Pertumbuhan Rasio NPF di Perbankan Syariah pada Semester I-2025
Pada semester pertama tahun 2025, sejumlah perbankan syariah mencatatkan peningkatan rasio pembiayaan bermasalah atau non performing financing (NPF). Hal ini menunjukkan adanya tantangan dalam menjaga kualitas pembiayaan di tengah dinamika ekonomi yang terus berubah.
Berdasarkan data Otoritas Jasa Keuangan (OJK), rasio NPF Bank Umum Syariah (BUS) pada Mei 2025 berada di level 2,21%. Angka ini meningkat dari posisi 2,10% pada periode sama tahun sebelumnya dan 2,18% pada April 2025. Sementara itu, rasio NPF Unit Usaha Syariah (UUS) juga mengalami kenaikan, yaitu menjadi 2,41% pada Mei 2025, naik dari 2,23% di periode sama tahun lalu dan 2,40% pada bulan sebelumnya.
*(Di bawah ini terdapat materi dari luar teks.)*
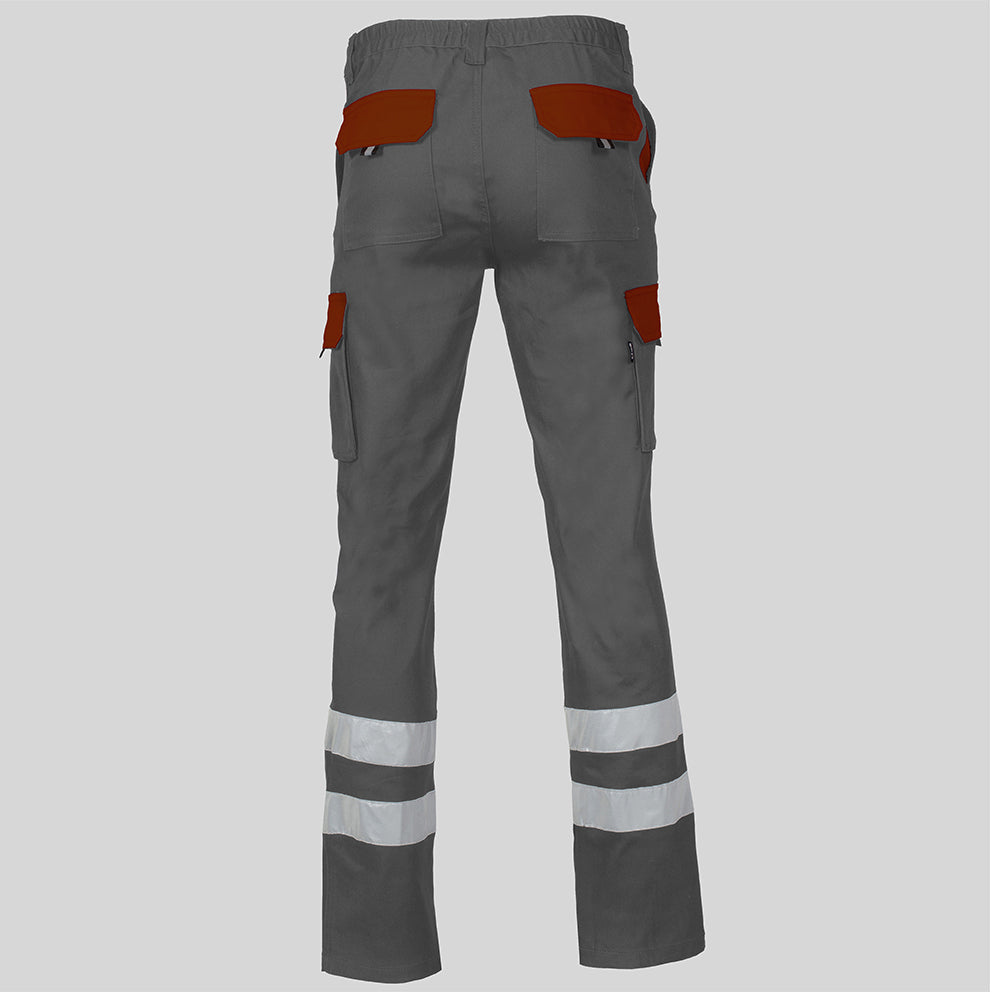 PANTALON UNISEX MULTIBOLSILLOS ELASTICO GAMO COMBI + 2 BANDAS REFLECT.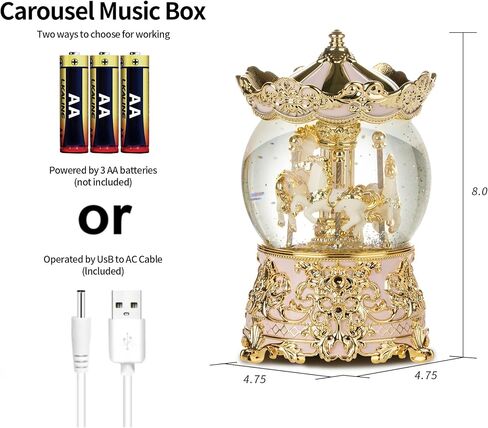 Carousel Music Box Princess Unicorn Musical Snow Globe for Girls and Women Baby Kids Sister Daughter Mom Granddaughter Grandma Christmas Birthday Presents Gifts (Gold) in Saudi Arabia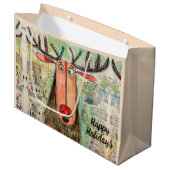 Schattigee Moose Christmas Typografie Modern Quirk Groot Cadeauzakje (Voorkant Gekanteld)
Beberapa bank syariah seperti PT Bank BCA Syariah juga mencatatkan peningkatan NPF pada semester I-2025 menjadi 1,75% dari 1,36% di periode sama tahun sebelumnya. Direktur BCA Syariah, Ina Widjaja menjelaskan bahwa NPF bisa dipengaruhi oleh berbagai faktor, termasuk kondisi ekonomi makro, pengelolaan internal, serta karakteristik industri tertentu.
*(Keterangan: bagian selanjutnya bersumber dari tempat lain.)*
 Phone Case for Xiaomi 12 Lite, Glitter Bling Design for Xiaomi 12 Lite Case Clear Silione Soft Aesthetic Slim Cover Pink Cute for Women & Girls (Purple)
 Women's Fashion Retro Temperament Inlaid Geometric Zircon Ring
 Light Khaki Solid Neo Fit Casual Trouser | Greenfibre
“NPF itu pasti akan selalu ada. Yang terpenting adalah bagaimana kita bisa menyelesaikannya dengan cepat dan menjaga agar tidak berdampak lebih luas,” ujar Ina saat paparan kinerja perusahaan.
Menurut Ina, peningkatan NPF terutama terjadi di sektor small medium enterprise (SME) dan konsumer karena menghadapi berbagai tantangan. Ia menekankan pentingnya ketahanan di segmen UMKM atau SME, terutama ketika daya beli menurun dan pelaku usaha harus tetap mampu bertahan.
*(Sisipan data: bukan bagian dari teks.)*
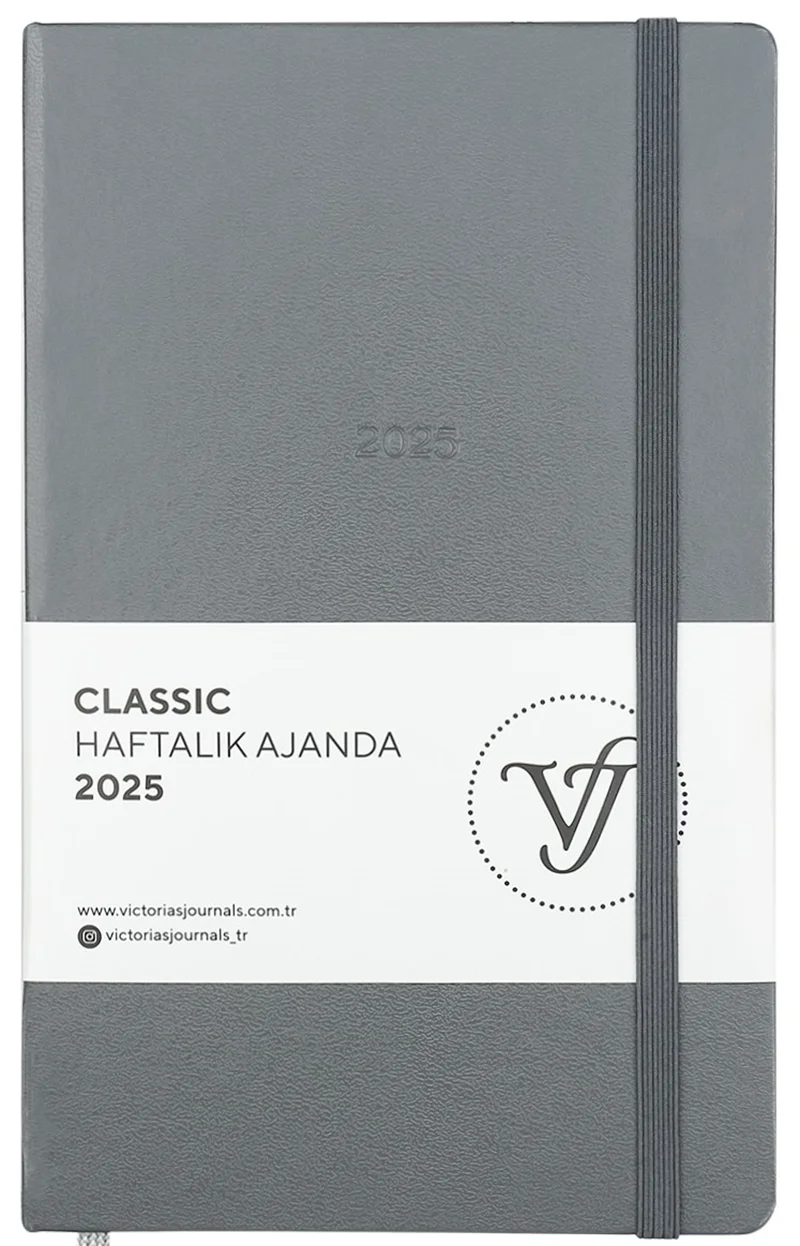 VJ AJANDA 2025 HAFTALIK 13x21 CLASSIC SERT KAPAK IVORY 100 GR LASTİKLİ GRİ 144 SF. 124-1416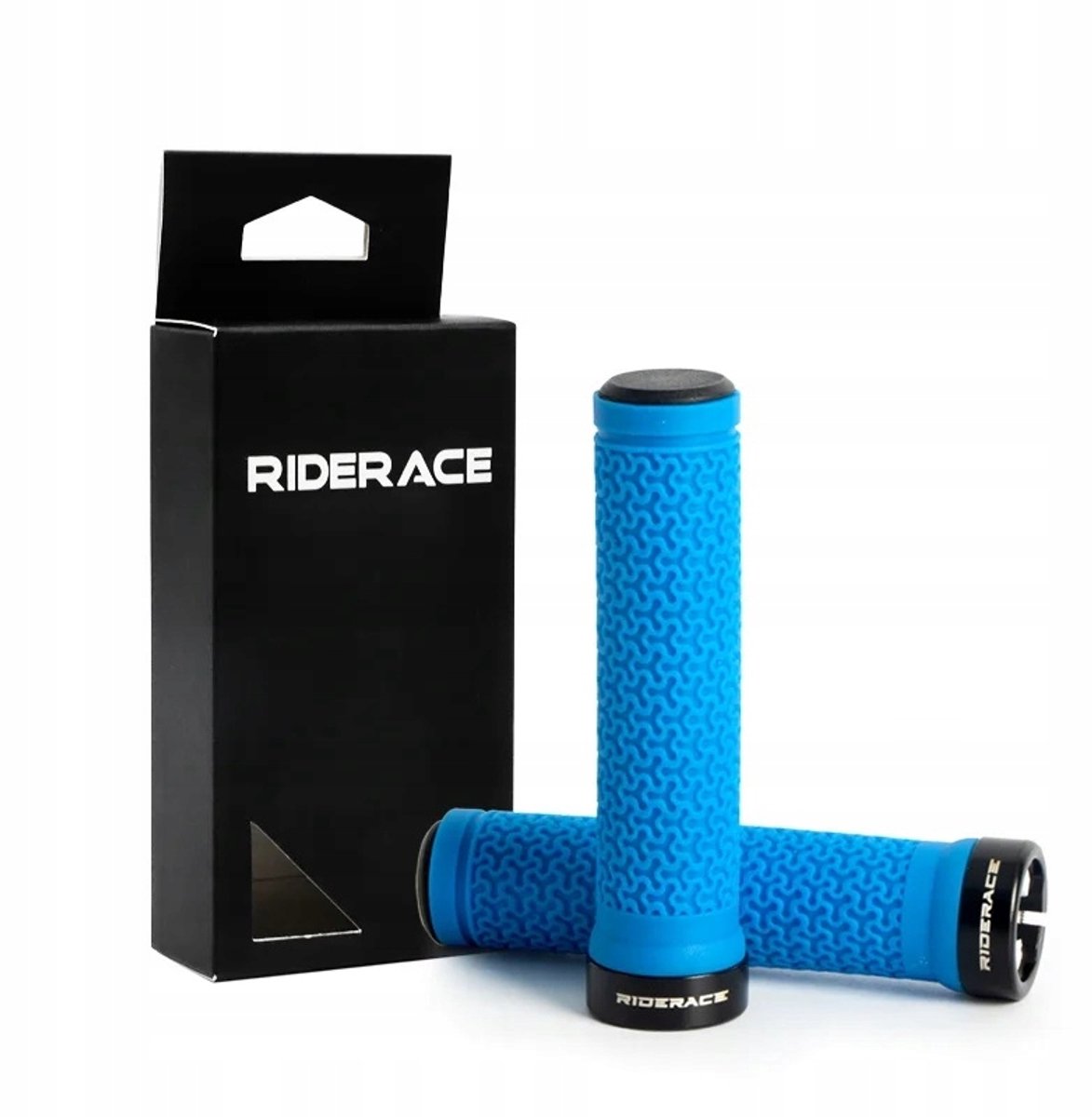 Riderace TPR Stuergrepen met Aluminium Ringen Blauw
BCA Syariah memiliki platform internal untuk menjaga NPF tetap terkendali. Proses seleksi dan analisis nasabah, pemantauan berkelanjutan, serta penguatan hubungan dengan nasabah menjadi langkah utama dalam menjaga kualitas pembiayaan. Pihak bank optimistis bahwa NPF dapat terjaga di bawah 2% hingga akhir tahun 2025.
Selain BCA Syariah, PT Bank Mega Syariah juga mencatatkan kenaikan rasio NPF menjadi 0,99% pada semester I-2025 dari 0,92% pada semester I-2024. Hanie Dewita, Corporate Secretary Division Head Bank Mega Syariah, menyatakan bahwa angka tersebut masih jauh lebih baik dibandingkan rata-rata industri perbankan syariah yang berada di kisaran 2%.
“Kenaikan yang sangat kecil tersebut juga masih terbilang wajar mengingat pertumbuhan bisnis pembiayaan bank Mega Syariah tumbuh signifikan sebesar 29,84% yoy menjadi Rp 9,55 triliun pada semester I tahun ini,” ujarnya.
Untuk menjaga kualitas pembiayaan yang sehat dan berkelanjutan, perseroan selalu mengedepankan pengelolaan risiko yang berbasis pada ketentuan regulator dan mengacu pada Basel Accord serta market best practices. Selain itu, Bank Mega Syariah telah menetapkan Risk Acceptance Criteria (RAC) secara bankwide, serta RAC khusus untuk sektor-sektor prioritas yang menjadi fokus pembiayaan.
PT Bank Muamalat juga mencatatkan kenaikan NPF di semester I-2025 menjadi 3,90% dari 2,25% pada periode sama tahun sebelumnya. Komisaris Bank Muamalat, Andre Mirza Hartawan menjelaskan bahwa peningkatan NPF disebabkan oleh penurunan pembiayaan yang memengaruhi rasio NPF baik gross maupun net.
Total pembiayaan Bank Muamalat turun tajam sebesar 16,03% yoy pada semester I-2025 menjadi Rp 17,46 triliun. Ia berharap dengan pertumbuhan pembiayaan di fokus yang tepat dapat meningkatkan aset berkualitas, profitabilitas yang berkelanjutan, serta posisi permodalan yang stabil.
Bank syariah lain yang turut mencatatkan kenaikan NPF di semester I-2025 antara lain PT Bank BTPN Syariah yang naik menjadi 3,14% dari 3,05% di periode sama tahun sebelumnya. Sementara itu, Unit Usaha Syariah (UUS) PT Bank CIMB Niaga juga mencatatkan kenaikan NPF menjadi 2,08% dari 1,40%.